--- Data records ---

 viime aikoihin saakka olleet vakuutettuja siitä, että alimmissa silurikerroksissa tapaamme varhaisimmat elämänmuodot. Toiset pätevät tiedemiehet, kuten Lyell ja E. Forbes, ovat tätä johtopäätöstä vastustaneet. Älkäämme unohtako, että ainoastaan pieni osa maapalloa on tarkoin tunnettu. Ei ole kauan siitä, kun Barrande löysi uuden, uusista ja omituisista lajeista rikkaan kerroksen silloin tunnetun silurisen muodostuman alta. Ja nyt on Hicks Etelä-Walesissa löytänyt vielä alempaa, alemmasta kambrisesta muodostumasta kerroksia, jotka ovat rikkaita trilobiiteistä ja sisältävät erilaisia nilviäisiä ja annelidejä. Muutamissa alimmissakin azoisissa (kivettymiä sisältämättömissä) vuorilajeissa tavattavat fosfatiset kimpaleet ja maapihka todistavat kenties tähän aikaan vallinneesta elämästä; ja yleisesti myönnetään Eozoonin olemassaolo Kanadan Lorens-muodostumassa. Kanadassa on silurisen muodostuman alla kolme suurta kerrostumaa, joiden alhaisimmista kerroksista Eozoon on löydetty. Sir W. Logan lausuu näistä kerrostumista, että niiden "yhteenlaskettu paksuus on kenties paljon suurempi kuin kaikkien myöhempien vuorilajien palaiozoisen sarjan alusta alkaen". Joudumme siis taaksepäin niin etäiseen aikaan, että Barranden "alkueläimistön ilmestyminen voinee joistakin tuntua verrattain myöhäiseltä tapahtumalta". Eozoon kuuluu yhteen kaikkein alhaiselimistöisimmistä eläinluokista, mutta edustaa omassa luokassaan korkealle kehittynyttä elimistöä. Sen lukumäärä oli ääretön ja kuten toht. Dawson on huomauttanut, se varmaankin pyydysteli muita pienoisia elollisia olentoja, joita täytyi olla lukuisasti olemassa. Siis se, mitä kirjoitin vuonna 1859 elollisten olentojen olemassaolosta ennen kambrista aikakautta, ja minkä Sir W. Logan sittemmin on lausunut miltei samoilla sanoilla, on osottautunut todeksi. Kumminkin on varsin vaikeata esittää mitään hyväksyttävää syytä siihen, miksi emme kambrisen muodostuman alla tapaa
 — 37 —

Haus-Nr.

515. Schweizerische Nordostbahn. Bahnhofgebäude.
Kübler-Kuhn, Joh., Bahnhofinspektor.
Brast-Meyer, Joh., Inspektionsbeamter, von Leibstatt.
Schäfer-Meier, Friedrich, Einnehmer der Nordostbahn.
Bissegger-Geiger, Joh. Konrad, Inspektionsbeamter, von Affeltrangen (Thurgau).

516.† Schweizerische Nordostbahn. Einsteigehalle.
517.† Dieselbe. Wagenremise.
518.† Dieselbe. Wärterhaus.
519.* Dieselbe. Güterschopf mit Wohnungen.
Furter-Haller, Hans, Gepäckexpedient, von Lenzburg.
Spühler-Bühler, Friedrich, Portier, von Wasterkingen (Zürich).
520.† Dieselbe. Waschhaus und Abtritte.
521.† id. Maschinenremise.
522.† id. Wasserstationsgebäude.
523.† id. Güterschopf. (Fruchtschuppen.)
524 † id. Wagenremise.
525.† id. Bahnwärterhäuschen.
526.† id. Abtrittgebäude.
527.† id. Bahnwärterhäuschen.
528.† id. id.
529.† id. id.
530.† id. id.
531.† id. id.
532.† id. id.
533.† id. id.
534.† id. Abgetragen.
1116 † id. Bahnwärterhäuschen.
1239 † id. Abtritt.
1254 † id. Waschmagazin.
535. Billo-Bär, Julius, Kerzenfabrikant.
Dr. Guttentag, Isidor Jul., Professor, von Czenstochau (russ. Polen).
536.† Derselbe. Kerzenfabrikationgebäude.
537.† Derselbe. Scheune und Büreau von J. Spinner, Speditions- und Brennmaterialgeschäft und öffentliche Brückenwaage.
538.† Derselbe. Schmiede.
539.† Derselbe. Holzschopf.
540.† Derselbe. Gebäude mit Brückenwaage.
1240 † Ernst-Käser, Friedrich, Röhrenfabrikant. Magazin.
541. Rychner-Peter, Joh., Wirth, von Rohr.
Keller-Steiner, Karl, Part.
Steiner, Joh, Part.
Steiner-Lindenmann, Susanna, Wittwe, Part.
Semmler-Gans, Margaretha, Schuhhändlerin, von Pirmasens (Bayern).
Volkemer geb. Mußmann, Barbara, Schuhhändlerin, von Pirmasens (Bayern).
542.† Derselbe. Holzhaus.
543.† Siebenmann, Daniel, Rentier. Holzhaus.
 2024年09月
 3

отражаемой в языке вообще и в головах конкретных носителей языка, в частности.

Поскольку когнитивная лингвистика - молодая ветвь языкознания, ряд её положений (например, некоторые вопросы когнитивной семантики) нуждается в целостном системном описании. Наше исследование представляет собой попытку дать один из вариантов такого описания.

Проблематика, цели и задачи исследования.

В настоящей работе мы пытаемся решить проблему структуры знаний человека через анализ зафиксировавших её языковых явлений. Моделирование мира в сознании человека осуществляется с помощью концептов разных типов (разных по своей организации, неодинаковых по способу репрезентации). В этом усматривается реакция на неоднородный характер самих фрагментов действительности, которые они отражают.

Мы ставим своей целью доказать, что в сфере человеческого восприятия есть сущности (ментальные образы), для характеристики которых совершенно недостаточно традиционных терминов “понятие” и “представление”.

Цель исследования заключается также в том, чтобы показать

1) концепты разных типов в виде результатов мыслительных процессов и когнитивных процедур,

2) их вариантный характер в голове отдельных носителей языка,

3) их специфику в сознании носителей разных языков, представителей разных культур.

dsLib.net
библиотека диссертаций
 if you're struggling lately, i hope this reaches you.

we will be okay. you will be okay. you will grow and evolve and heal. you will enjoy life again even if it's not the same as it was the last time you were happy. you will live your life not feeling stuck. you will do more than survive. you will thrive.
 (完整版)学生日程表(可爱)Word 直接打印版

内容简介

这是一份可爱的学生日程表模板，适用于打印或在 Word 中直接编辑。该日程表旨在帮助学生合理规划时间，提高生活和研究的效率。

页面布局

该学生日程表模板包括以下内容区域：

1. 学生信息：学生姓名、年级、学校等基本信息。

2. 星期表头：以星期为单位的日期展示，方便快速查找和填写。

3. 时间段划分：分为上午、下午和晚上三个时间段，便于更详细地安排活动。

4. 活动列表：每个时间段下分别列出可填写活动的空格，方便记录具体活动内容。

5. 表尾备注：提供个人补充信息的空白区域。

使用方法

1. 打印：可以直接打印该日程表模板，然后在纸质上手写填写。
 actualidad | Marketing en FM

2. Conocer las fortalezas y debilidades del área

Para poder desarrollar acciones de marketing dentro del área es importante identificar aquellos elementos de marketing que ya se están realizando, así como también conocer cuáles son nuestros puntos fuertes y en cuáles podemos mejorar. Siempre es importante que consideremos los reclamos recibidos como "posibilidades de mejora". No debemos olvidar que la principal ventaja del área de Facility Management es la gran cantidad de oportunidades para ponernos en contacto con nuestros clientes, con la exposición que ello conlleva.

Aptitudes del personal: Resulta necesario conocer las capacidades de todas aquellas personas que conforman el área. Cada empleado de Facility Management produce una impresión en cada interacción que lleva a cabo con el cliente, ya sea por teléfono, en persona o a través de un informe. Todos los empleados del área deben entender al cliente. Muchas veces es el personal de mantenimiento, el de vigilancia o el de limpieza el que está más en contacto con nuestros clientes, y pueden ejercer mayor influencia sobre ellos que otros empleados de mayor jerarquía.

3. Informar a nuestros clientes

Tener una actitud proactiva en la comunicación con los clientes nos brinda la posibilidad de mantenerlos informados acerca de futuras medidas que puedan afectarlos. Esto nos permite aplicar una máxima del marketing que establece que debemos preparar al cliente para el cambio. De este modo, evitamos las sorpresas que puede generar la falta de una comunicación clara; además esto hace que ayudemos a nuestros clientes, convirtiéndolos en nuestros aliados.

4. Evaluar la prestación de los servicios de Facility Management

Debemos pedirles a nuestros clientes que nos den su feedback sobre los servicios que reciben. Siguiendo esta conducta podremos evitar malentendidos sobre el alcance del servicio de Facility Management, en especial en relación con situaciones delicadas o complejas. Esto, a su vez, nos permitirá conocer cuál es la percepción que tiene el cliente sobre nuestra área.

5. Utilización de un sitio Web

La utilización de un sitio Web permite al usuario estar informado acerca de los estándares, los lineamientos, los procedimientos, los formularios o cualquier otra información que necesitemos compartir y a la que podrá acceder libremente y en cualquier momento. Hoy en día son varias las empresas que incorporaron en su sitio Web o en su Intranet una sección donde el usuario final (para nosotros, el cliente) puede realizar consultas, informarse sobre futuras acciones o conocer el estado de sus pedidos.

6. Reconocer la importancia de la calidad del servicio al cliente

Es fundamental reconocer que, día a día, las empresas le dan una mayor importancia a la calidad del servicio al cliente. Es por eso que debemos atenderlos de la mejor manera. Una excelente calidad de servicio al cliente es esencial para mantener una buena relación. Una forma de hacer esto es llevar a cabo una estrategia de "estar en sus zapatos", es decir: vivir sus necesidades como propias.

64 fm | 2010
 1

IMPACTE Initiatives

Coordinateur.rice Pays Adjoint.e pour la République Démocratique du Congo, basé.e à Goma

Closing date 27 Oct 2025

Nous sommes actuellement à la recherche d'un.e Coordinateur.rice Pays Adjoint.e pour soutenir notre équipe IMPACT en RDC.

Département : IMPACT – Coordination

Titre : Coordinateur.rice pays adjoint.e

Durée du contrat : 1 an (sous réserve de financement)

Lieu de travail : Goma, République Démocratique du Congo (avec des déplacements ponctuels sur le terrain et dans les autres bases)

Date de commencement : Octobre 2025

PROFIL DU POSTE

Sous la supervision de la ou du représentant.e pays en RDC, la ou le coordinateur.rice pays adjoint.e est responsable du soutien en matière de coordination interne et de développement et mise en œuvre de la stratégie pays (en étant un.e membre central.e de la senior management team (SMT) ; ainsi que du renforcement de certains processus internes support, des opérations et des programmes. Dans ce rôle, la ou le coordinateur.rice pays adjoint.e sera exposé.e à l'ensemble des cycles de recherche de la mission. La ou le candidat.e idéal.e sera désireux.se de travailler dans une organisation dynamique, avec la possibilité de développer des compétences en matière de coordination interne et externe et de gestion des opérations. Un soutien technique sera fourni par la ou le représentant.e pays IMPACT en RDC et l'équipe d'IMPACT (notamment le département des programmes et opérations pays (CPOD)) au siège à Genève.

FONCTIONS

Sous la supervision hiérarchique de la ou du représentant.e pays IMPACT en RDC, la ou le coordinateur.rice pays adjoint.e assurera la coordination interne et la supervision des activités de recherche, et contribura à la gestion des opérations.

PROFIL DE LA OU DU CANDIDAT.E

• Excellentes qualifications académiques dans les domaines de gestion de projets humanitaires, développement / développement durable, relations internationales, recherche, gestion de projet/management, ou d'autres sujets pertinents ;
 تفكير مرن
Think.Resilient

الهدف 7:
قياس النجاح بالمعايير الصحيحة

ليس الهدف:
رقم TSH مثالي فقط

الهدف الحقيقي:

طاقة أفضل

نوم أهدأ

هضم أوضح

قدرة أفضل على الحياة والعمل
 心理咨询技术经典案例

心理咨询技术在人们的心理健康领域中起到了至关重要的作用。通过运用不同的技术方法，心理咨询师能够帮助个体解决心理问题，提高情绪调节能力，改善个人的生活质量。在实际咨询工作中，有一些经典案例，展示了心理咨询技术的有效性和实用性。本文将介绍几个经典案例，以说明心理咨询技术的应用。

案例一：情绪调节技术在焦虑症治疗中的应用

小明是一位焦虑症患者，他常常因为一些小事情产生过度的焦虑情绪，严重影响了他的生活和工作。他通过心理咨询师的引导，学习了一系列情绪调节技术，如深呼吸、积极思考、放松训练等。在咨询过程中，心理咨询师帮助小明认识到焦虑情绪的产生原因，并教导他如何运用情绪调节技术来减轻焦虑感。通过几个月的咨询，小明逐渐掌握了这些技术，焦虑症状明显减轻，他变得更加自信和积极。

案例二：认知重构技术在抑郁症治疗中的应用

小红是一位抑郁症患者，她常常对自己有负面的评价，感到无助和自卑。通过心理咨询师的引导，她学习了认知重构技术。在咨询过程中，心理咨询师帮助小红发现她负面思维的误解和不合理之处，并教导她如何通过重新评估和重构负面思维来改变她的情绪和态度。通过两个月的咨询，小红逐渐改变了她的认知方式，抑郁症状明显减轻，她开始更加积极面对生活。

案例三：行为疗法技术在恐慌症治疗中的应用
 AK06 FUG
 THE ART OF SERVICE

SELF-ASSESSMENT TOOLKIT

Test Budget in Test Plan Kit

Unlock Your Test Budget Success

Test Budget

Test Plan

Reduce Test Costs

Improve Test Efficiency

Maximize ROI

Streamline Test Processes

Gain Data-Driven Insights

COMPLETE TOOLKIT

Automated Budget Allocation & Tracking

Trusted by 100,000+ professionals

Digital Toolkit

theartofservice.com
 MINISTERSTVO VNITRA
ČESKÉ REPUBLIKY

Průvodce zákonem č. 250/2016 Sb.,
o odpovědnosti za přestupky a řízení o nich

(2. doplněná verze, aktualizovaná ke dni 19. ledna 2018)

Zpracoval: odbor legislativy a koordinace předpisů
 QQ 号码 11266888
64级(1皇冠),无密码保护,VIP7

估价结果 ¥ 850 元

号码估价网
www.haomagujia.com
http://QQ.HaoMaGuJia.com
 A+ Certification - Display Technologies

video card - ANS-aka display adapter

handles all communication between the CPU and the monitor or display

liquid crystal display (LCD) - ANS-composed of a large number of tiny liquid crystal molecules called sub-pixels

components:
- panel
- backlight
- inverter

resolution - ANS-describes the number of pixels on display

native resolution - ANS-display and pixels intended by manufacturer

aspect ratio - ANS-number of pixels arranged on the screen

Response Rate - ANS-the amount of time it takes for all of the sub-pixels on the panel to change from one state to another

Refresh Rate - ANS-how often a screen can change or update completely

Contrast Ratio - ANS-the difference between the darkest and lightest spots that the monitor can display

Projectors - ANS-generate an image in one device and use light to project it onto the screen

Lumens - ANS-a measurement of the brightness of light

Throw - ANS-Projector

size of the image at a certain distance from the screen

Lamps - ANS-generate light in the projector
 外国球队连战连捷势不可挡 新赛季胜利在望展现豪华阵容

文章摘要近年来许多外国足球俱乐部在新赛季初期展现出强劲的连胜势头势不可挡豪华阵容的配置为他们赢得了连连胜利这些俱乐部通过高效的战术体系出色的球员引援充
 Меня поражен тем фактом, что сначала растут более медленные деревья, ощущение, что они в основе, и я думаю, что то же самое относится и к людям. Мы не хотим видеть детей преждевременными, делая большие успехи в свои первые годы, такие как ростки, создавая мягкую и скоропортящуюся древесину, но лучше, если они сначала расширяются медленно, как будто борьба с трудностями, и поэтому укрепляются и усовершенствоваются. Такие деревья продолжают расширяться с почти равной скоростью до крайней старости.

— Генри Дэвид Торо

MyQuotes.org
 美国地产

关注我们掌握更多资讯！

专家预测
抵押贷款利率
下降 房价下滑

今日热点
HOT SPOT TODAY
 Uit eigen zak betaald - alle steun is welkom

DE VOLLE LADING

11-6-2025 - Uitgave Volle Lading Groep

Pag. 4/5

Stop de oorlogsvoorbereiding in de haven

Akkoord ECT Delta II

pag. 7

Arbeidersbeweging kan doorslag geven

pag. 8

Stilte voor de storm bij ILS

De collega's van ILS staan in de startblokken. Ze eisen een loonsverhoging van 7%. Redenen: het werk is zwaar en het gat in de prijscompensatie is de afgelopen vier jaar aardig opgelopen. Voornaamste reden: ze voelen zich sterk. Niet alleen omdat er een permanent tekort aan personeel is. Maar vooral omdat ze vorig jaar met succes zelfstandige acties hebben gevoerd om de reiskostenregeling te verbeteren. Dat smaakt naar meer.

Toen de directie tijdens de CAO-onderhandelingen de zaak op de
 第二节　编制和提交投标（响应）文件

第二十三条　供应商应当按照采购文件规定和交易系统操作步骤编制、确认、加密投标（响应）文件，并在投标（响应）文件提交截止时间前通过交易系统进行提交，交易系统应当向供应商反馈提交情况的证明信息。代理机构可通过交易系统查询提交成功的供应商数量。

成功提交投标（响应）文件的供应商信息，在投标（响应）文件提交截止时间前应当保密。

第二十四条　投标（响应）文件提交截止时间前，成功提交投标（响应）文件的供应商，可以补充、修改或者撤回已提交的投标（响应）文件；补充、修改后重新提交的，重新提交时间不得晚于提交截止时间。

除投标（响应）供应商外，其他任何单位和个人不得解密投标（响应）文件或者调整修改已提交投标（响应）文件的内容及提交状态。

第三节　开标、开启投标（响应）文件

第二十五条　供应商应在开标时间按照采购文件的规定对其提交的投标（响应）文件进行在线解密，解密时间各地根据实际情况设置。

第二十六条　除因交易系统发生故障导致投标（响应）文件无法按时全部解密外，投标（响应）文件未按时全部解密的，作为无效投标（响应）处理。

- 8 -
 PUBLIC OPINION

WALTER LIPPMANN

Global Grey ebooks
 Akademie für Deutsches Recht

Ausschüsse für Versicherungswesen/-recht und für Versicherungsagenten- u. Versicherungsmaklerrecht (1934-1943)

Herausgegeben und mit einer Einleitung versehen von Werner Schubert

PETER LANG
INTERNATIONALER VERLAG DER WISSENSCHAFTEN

---

= Your task =
A verbatim transcription is needed of the lines above, starting at the line with "(完整版)学生日程表(可爱)Word 直接打印版" and ending at the line with "2. Conocer las", both included, and of nothing else.

= Task output =
 (完整版)学生日程表(可爱)Word 直接打印版

内容简介

这是一份可爱的学生日程表模板，适用于打印或在 Word 中直接编辑。该日程表旨在帮助学生合理规划时间，提高生活和研究的效率。

页面布局

该学生日程表模板包括以下内容区域：

1. 学生信息：学生姓名、年级、学校等基本信息。

2. 星期表头：以星期为单位的日期展示，方便快速查找和填写。

3. 时间段划分：分为上午、下午和晚上三个时间段，便于更详细地安排活动。

4. 活动列表：每个时间段下分别列出可填写活动的空格，方便记录具体活动内容。

5. 表尾备注：提供个人补充信息的空白区域。

使用方法

1. 打印：可以直接打印该日程表模板，然后在纸质上手写填写。
 actualidad | Marketing en FM

2. Conocer las fortalezas y debilidades del área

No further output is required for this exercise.